The Opera, which had alerted its patrons in advance, still held the curtain for a few minutes because of the traffic jam. With work on Mercer ongoing, they warn that at this summer’s performances of the Ring — where due to Wagnerian length they can’t afford a late start — it will be even more critical that opera-goers plan to arrive with plenty of time to spare.

The news from Seattle’s department of transportation is to expect these kind of delays, over the next two years; “a trip near Seattle Center will take five or 10 minutes longer,” is how Mike Lindblom puts it in the Seattle Times. That seems likely to be an average, with busy nights at the Center tying up traffic for longer.

If you need to travel Mercer, you likely want to subscribe to email alerts from here on out, as Mercer Corridor project construction brings new closures and lane restrictions.

As of today through Friday, May 17, Westbound Mercer Street (and Broad Street) will narrow to a single lane from Westlake Avenue North to Harrison Street. Tomorrow, Friday, eastbound Mercer will be a single lane from just west of Dexter and 9th from about 8 a.m. to 4 p.m. For the next three weeks, northbound 9th Avenue North, from just south of Aloha to 8th, will have a single northbound lane.

Then, the weekend of May 17 to 20, SR 99 will close between Valley Street and the southern end of the Battery Street Tunnel, while Mercer Street will be fully closed to traffic between Fifth Avenue North and Dexter Avenue North. SR 99 traffic will be directed to I-5 at the bottleneck, so expect slow going there, while Mercer traffic will detour over to Denny from 5th to Dexter, and back to Mercer.

The weekend closure is to help SDOT prepare for the demolition of  the eastern half of the SR 99 bridge over Mercer; once that’s out of the way, crews can work on widening Mercer between 5th and Dexter, to allow two-way traffic. That part of the Mercer Corridor project is expected to take until mid-2015. After the weekend closure, says SDOT:

  • Mercer Street will be reduced to two eastbound lanes between Fourth Avenue N and Ninth Avenue N.
  • SR 99 traffic will be shifted to the west side of the roadway between Valley and Harrison streets. Two lanes will remain open in each direction.
  • The northbound SR 99 off-ramp to Mercer Street will be permanently closed. A new signalized intersection at Republican Street and Dexter Avenue N will be available for northbound SR 99 traffic to reach South Lake Union.
  • Local access to Taylor Avenue N via Mercer Street will be maintained.
  • Sidewalks on Mercer Street will be impacted during this work. The sidewalk on the north side of Mercer Street will be closed between Fifth Avenue N and Dexter Avenue N. The sidewalk on the south side will remain open to pedestrian traffic.

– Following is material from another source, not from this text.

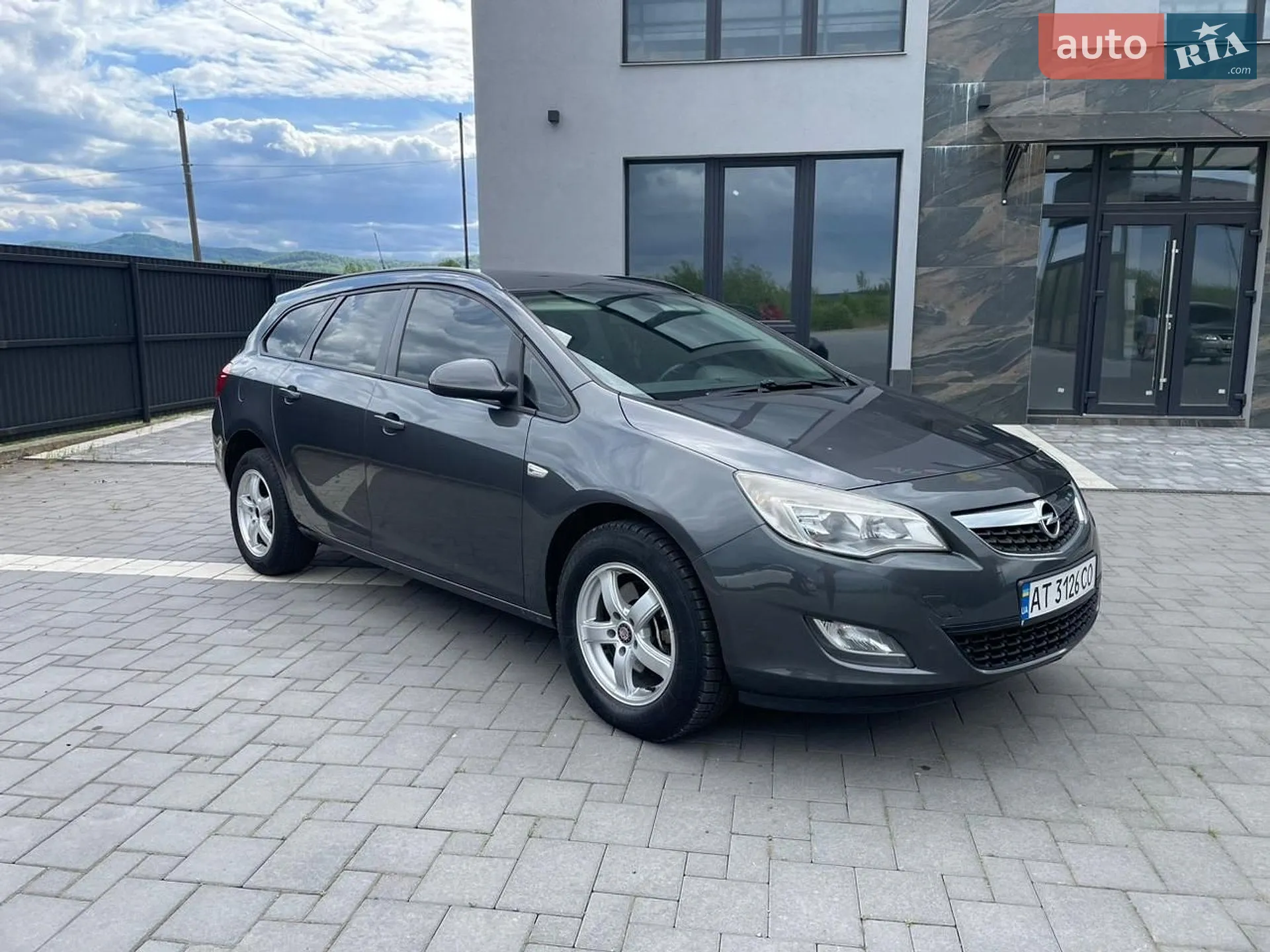 2011 Opel Astra - мініатюра 2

To help with congestion, Broad Street will reopen to eastbound traffic, and traffic southbound on 5th will be able to turn left onto Harrison to get to eastbound Broad Street.

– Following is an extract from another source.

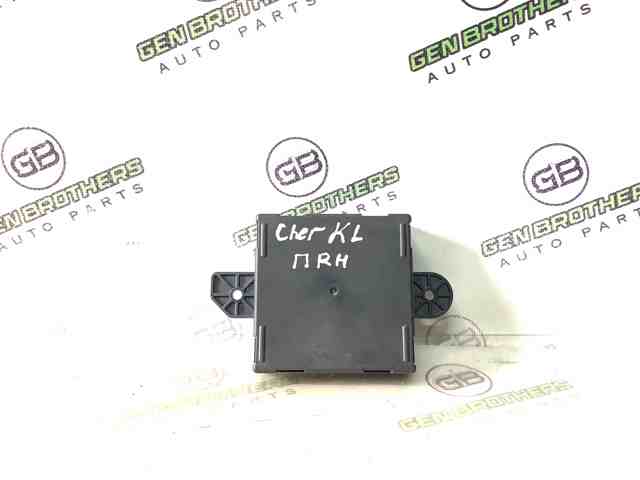 Блок комфорту передніх дверей 68111320AG CHRYSLER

When finished, motorists will be able to take the Mercer Street exit from I-5 and drive directly to Seattle Center, which should be an improvement. (You could already drive eastbound from the Center to I-5 on Mercer, so that won’t change much.) Equally important, as South Lake Union develops, is the transformation of Mercer on behalf of pedestrians and bicyclists. Its earlier incarnation hadn’t much room for either, especially where Mercer ducked beneath SR 99.